IL PROGRAMMA DELLA 17ª GIORNATA
Domani, ore 20.30, a Trento (PalaTrento, via Fersina): Itas Diatec Trentino - Simeonato Silvolley Trebaseleghe.
Domani, ore 21, a Sarmeola di Rubano (Padova): Vergati Sarmeola - Salumificio Trentino.
Domenica, ore 18, a Paese (Treviso): Lunazzi Paese - Trenta Volley.

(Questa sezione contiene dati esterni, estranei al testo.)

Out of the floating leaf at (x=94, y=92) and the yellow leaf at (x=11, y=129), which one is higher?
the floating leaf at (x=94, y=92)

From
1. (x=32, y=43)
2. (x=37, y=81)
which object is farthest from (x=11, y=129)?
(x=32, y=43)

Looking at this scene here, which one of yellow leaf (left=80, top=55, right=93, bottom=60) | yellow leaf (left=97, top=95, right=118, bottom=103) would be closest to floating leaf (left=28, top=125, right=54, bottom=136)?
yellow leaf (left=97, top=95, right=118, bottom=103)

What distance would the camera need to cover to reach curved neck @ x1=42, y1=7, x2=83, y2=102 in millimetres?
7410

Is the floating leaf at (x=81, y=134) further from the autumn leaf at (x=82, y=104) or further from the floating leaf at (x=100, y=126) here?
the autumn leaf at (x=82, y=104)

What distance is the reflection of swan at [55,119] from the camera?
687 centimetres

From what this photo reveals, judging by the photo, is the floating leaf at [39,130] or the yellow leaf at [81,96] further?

IL RESTO DELLA GIORNATA IN B2 MASCHILE - Doppio, abbordabilissimo, testa-coda per le prime della classe. L’Alisea San Donà (prima, 36 punti) dopo un girone d’andata da incorniciare (perse solo con l’Arco) e qualche scivolone di troppo in questo primo scorcio del ritorno ospiterà il modesto Giorgione (tredicesimo, 6). I tre punti sono d’obbligo per i veneziani per tentare anche di allungare su alcune inseguitrici (considerando che dal primo al sesto ci sono appena 6 punti) impegnate in scontri diretti, così come lo sono anche per l’altra capolista Five Venezia (prima, 36). Veneziani in trasferta a Trieste contro la cenerentola Sloga (quattordicesima, 5) reduce dalla vittoria di Arco ma ormai rassegnata. Impegno da non sottovalutare in chiave playoff per il Bibione (quarto, 32) impegnato a Cordenons (ottavo, 26). In caso di successo i veneziani guarderebbero con attenzione a cosa succede fra Trenta e Paese e fra Trebaseleghe e Itas, per riuscire magari ad agganciare proprio il Silvolley al terzo posto della classe. In chiave salvezza non può sbagliare l’Edilmar Pool Brenta (decimo, 23) ospitando il Volleyball Udine (dodicesimo, 11) per cercare quei tre punti che archivierebbero una volta per tutte il discorso permanenza in categoria.